An additional biomechanical consideration, mainly for road racers, is that aerodynamics have no impact on indoor cycling. Out on the road, professionals need to balance an aerodynamic position with a comfortable one for climbing. Indoors, comfort and power output are key, even if that means a more upright position that out on the road would result in more drag.

Another factor that is now becoming increasingly apparent in elite indoor racing is the use of very low cadence, out-of-the-saddle climbing as a performance tool. Some professional riders are seeing increases of up to 10% above their normal FTP indoors by riding at just 50-60rpm and doing so out of the saddle for prolonged periods, in some cases for almost the entire race. In effect, this has become something of a new indoor “hack”. In the static and highly controlled environment of smart trainer racing, riders are able to hold positions and apply force in a way that is simply not realistic outdoors. On the road, balance, bike movement, traction, gradient changes and the need to respond naturally to terrain make that style of riding far harder to sustain. It is another example of how indoor climbing performances, particularly in E-Sports, can sometimes move beyond what is realistically transferable to outdoor racing.

Finally, cooling can actually be better indoors, if you get the setup correct. I used to do E-racing to a reasonably high level in 2020-2021, sitting in the top-10 globally upon a couple of occasions. With the massive heat build-up, my strategy was to use two fans, one placed at my head and torso, one at my legs, in addition to a rotation of ice packs for events up to 2 hours long to maintain an optimum body temperature. Compared to racing the Volta a Portugal in 45˚C, I was far better able to regulate temperature indoors, and produce far better climbing numbers there too.

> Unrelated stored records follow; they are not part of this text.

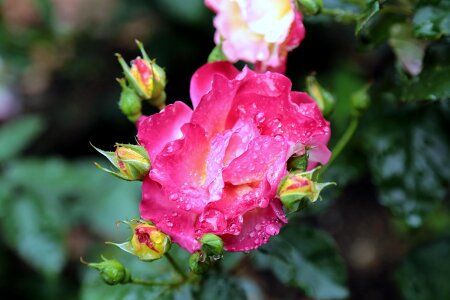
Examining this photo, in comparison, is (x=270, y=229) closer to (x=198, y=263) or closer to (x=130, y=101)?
(x=198, y=263)

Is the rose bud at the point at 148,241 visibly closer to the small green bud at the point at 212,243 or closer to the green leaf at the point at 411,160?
the small green bud at the point at 212,243

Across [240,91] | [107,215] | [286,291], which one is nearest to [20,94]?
[107,215]

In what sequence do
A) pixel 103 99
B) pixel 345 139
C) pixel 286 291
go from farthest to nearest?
1. pixel 103 99
2. pixel 286 291
3. pixel 345 139

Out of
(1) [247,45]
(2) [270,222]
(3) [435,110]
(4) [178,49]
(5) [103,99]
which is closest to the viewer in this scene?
(2) [270,222]

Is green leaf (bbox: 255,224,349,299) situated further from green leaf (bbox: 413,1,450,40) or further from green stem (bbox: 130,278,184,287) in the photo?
green leaf (bbox: 413,1,450,40)

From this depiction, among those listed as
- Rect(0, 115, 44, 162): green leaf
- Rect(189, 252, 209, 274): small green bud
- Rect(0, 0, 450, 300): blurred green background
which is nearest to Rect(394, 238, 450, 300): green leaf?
Rect(0, 0, 450, 300): blurred green background

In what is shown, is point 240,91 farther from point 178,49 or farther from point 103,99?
point 103,99

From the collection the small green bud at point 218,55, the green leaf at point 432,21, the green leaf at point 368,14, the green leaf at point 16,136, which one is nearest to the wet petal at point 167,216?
the small green bud at point 218,55
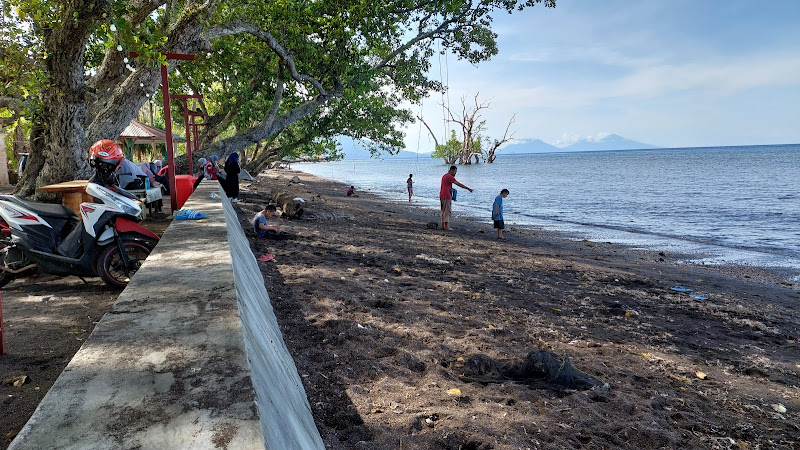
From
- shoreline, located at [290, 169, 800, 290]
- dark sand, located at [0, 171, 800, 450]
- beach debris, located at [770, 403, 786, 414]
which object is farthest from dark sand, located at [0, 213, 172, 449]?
shoreline, located at [290, 169, 800, 290]

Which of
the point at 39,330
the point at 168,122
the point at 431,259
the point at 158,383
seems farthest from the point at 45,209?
the point at 431,259

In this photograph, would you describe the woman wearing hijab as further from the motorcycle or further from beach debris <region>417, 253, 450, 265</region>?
the motorcycle

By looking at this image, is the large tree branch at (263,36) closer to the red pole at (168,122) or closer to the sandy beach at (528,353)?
the red pole at (168,122)

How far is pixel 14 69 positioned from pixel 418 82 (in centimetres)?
1424

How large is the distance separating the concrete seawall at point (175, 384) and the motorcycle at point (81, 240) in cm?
233

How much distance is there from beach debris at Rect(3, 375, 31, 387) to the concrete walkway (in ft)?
3.45

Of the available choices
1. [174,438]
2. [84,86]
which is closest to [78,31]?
[84,86]

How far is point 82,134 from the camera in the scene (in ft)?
28.7

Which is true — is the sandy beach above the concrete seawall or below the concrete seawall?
below

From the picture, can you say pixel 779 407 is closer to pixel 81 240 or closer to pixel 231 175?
pixel 81 240

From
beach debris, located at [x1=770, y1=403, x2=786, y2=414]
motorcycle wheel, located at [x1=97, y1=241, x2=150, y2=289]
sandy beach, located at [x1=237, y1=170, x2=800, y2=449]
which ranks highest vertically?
motorcycle wheel, located at [x1=97, y1=241, x2=150, y2=289]

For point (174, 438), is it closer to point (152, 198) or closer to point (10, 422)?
point (10, 422)

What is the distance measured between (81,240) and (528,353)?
512 cm

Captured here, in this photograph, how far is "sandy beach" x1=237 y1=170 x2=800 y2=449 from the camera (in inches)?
134
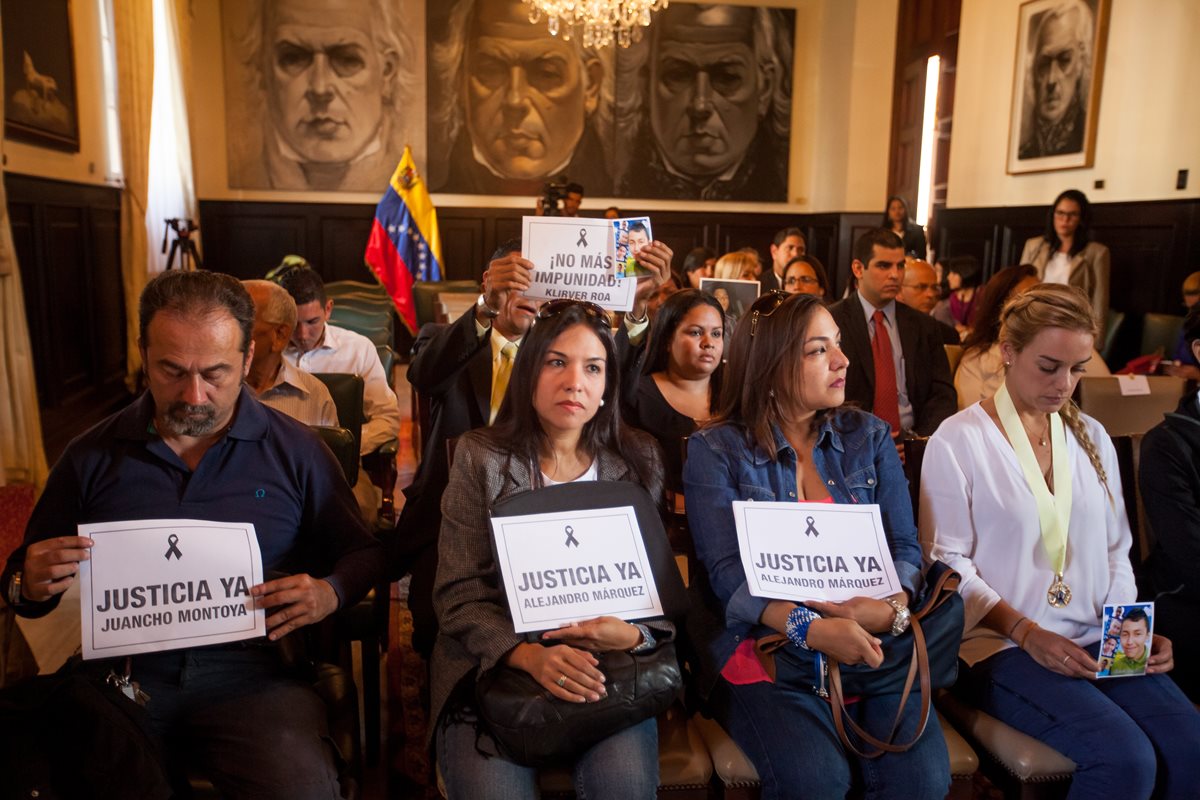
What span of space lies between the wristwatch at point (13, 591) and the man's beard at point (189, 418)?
399 mm

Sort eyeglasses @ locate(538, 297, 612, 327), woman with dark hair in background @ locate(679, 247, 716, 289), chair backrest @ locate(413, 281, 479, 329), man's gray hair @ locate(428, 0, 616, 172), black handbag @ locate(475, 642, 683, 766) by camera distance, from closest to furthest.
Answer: black handbag @ locate(475, 642, 683, 766)
eyeglasses @ locate(538, 297, 612, 327)
woman with dark hair in background @ locate(679, 247, 716, 289)
chair backrest @ locate(413, 281, 479, 329)
man's gray hair @ locate(428, 0, 616, 172)

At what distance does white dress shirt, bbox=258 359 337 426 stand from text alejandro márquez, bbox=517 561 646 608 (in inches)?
57.6

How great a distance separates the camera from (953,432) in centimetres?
226

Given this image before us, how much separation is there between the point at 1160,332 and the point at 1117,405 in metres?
3.58

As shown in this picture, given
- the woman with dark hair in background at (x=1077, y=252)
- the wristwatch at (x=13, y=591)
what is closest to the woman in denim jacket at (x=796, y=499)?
the wristwatch at (x=13, y=591)

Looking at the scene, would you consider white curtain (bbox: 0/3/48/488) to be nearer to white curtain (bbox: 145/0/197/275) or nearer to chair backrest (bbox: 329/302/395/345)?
chair backrest (bbox: 329/302/395/345)

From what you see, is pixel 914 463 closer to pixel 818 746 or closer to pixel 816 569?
pixel 816 569

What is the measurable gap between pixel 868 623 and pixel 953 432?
61cm

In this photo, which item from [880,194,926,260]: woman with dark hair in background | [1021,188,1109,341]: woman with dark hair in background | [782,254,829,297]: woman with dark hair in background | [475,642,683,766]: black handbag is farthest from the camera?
[880,194,926,260]: woman with dark hair in background

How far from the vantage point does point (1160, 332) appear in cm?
659

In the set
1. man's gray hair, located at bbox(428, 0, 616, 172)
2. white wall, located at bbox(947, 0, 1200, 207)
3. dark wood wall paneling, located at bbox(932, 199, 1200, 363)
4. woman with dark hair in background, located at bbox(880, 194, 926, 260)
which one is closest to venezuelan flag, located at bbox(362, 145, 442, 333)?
man's gray hair, located at bbox(428, 0, 616, 172)

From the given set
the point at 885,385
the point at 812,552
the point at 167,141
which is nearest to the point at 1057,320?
the point at 812,552

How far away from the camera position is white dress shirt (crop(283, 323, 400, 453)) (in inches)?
153

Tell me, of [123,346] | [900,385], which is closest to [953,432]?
[900,385]
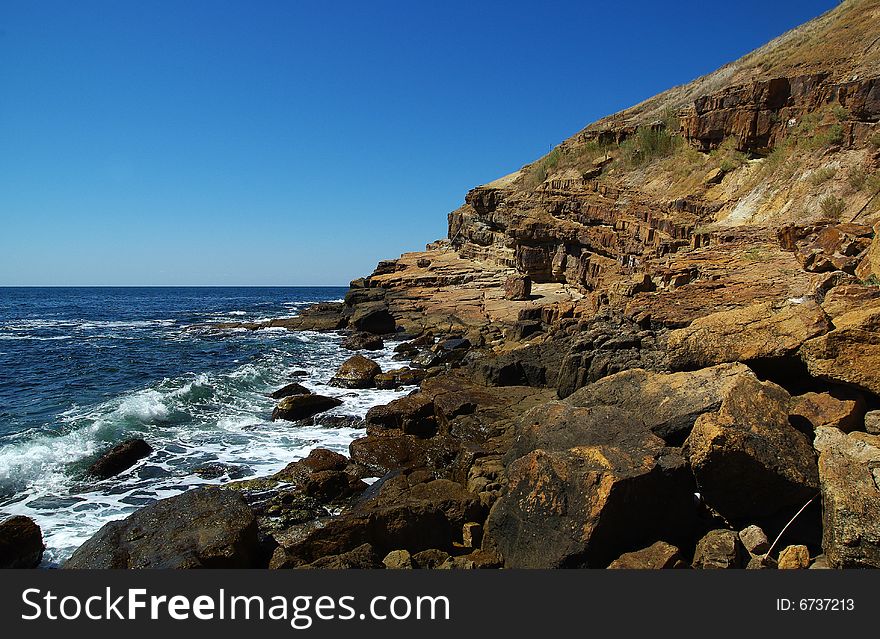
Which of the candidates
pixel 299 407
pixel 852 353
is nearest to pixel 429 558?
pixel 852 353

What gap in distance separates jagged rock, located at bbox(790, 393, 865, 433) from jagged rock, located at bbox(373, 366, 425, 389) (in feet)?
43.5

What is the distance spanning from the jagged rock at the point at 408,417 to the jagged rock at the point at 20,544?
7.25 m

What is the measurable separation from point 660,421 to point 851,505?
2801 mm

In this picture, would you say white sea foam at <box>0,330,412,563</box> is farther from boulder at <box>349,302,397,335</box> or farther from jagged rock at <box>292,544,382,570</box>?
boulder at <box>349,302,397,335</box>

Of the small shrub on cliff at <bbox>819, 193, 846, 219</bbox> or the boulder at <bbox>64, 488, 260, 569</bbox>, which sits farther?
the small shrub on cliff at <bbox>819, 193, 846, 219</bbox>

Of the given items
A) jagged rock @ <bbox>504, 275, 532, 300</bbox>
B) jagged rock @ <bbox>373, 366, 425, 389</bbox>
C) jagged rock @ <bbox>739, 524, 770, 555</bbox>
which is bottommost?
jagged rock @ <bbox>373, 366, 425, 389</bbox>

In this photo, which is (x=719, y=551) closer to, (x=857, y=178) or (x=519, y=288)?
(x=857, y=178)

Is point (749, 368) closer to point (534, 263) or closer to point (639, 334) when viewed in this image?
point (639, 334)

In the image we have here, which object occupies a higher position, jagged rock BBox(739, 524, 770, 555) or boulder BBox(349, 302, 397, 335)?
boulder BBox(349, 302, 397, 335)

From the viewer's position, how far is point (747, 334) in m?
8.78

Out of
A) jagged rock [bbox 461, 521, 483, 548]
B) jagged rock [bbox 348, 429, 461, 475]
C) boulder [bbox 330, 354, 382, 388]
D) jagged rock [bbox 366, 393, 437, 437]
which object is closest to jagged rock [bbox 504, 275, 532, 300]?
boulder [bbox 330, 354, 382, 388]

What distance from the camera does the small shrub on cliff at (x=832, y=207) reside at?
57.0ft

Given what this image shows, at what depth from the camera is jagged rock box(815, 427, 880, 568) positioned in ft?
16.4

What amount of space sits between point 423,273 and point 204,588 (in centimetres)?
3888
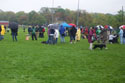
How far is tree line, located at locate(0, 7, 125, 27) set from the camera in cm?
5872

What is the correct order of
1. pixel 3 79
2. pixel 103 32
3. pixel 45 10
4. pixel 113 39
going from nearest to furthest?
pixel 3 79
pixel 103 32
pixel 113 39
pixel 45 10

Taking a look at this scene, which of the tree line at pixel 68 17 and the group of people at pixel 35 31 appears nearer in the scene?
the group of people at pixel 35 31

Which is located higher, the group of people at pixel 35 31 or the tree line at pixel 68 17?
the tree line at pixel 68 17

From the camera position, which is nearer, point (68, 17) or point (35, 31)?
point (35, 31)

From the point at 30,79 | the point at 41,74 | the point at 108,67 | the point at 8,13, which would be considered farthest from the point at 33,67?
the point at 8,13

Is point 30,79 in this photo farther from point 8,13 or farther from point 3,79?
Answer: point 8,13

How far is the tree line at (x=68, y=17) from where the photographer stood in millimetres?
58719

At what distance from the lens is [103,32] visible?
1752 centimetres

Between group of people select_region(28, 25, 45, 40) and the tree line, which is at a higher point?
the tree line

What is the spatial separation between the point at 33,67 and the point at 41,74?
124 centimetres

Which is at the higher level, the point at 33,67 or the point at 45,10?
the point at 45,10

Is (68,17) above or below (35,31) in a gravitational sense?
above

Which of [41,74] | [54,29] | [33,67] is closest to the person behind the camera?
[41,74]

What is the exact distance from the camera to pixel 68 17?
81.4 meters
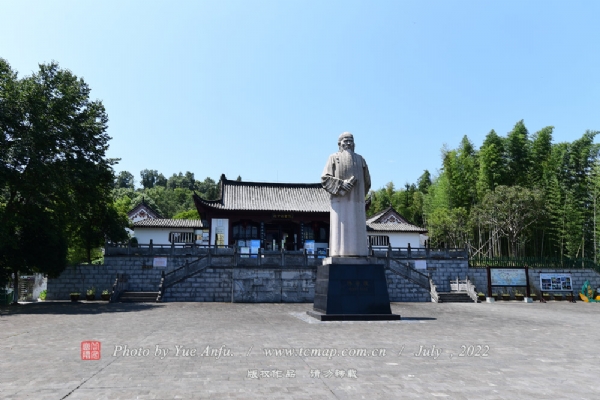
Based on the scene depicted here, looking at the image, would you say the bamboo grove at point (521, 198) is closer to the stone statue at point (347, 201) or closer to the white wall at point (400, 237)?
the white wall at point (400, 237)

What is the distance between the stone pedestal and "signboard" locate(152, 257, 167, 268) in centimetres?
1462

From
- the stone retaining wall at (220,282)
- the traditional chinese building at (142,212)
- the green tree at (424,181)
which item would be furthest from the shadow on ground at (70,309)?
the green tree at (424,181)

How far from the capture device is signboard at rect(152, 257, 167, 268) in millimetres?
24062

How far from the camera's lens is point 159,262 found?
24109 millimetres

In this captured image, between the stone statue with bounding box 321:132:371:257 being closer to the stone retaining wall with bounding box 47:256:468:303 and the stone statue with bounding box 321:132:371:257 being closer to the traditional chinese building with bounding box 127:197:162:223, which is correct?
the stone retaining wall with bounding box 47:256:468:303

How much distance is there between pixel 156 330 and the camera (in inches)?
399

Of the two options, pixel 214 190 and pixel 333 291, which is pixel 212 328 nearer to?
pixel 333 291

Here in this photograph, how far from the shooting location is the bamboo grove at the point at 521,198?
94.7 ft

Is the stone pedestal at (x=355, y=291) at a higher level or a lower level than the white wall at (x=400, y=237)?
lower

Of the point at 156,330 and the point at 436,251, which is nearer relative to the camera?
the point at 156,330

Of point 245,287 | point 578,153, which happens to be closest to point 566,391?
point 245,287

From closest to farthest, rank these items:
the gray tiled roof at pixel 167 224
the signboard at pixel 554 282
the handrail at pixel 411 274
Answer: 1. the handrail at pixel 411 274
2. the signboard at pixel 554 282
3. the gray tiled roof at pixel 167 224

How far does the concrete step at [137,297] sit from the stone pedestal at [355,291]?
11.9 metres

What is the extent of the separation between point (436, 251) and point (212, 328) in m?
19.0
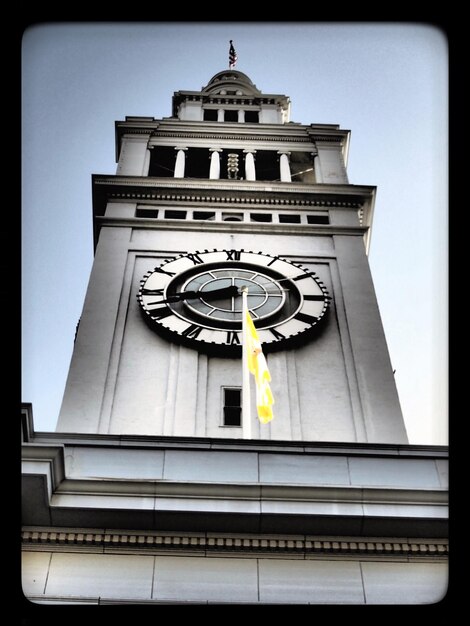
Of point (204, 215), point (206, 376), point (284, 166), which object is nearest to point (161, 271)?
point (206, 376)

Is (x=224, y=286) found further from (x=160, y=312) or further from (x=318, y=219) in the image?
(x=318, y=219)

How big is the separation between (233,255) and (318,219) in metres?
3.85

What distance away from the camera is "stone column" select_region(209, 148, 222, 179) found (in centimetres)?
2755

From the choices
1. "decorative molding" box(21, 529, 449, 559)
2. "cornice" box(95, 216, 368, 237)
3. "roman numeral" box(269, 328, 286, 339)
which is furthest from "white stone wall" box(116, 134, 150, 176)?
"decorative molding" box(21, 529, 449, 559)

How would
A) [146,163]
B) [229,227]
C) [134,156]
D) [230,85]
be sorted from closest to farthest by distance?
[229,227] < [146,163] < [134,156] < [230,85]

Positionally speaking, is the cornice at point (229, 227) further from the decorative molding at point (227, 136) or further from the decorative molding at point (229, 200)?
the decorative molding at point (227, 136)

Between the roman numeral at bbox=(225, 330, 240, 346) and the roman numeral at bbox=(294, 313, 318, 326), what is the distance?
4.88 ft

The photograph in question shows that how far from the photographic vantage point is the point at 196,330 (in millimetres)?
19266

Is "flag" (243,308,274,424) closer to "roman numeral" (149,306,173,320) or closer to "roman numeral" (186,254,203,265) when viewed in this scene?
"roman numeral" (149,306,173,320)

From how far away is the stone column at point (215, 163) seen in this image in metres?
27.5

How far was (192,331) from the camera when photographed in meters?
19.2

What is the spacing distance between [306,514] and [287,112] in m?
25.2
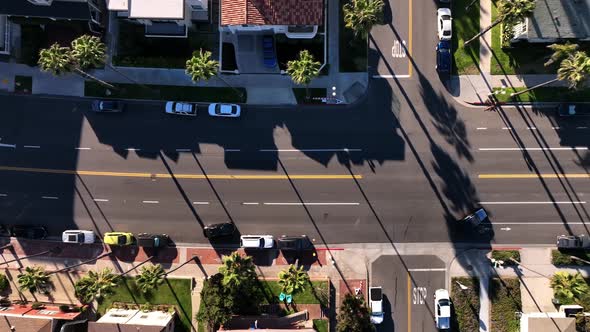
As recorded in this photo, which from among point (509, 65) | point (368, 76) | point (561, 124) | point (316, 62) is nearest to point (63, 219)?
point (316, 62)

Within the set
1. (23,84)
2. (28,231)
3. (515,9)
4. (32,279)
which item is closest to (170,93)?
(23,84)

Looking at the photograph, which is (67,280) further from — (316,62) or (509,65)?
(509,65)

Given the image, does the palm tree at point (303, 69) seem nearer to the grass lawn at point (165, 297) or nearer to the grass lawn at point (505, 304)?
the grass lawn at point (165, 297)

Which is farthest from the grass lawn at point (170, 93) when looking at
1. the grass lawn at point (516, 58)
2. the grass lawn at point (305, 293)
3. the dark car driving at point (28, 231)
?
the grass lawn at point (516, 58)

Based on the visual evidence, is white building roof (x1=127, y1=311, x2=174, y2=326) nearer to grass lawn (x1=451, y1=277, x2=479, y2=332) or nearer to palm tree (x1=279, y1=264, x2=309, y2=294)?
palm tree (x1=279, y1=264, x2=309, y2=294)

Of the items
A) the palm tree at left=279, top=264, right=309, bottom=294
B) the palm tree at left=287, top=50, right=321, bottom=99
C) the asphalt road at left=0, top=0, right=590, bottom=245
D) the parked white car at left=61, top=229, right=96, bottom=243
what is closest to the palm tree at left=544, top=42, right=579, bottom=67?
the asphalt road at left=0, top=0, right=590, bottom=245

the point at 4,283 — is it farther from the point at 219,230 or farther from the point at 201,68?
the point at 201,68
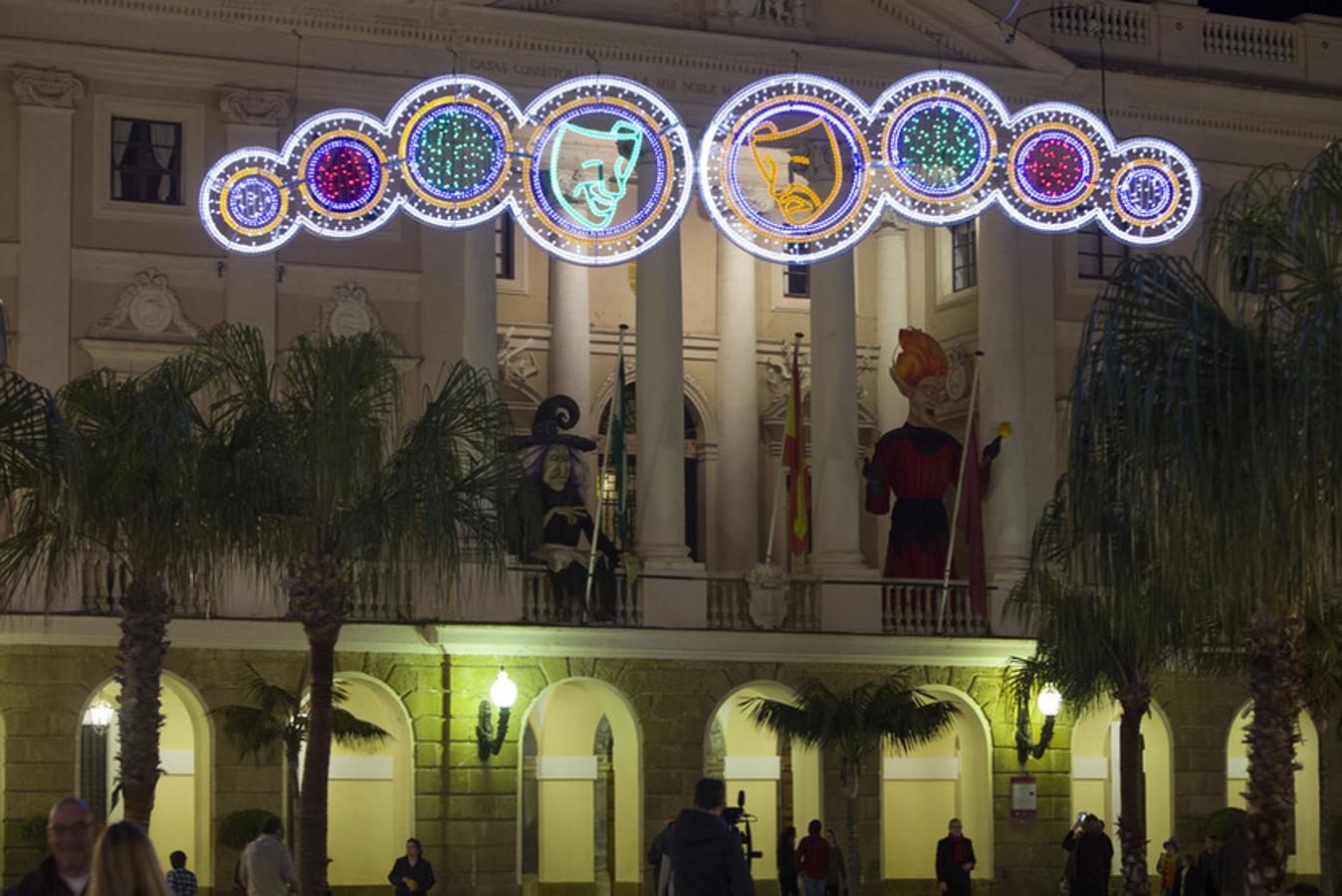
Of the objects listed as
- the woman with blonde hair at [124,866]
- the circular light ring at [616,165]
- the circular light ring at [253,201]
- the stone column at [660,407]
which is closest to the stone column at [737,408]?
the stone column at [660,407]

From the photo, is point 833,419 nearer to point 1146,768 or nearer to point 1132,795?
point 1146,768

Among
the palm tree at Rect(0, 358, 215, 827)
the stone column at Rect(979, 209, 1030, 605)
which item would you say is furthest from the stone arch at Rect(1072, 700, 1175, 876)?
the palm tree at Rect(0, 358, 215, 827)

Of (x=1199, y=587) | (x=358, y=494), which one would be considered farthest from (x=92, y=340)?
(x=1199, y=587)

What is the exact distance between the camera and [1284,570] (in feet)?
71.9

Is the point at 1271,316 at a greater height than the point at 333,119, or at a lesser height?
lesser

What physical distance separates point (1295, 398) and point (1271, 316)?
2.89 feet

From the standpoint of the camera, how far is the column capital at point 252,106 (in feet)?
→ 128

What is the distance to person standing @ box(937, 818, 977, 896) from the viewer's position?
124 feet

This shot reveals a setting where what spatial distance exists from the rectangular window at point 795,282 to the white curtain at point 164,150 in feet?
43.5

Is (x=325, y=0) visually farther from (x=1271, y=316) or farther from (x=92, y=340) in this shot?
(x=1271, y=316)

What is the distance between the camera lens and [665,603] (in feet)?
133

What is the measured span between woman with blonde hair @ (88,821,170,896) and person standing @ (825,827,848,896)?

The consistent pacing of climbs virtually also made it significantly easier for me personally. But I also approached the two quite differently. In E-racing, you can afford to use a lower cadence, as although not as efficient in some ways, I found I could produce more power while remaining in a very static and stable position, not achievable on the road. The associated muscle fatigue for day after day performance was not an issue, whereas for stage races on the road that had to be factored in and meant a higher cadence was needed outdoors.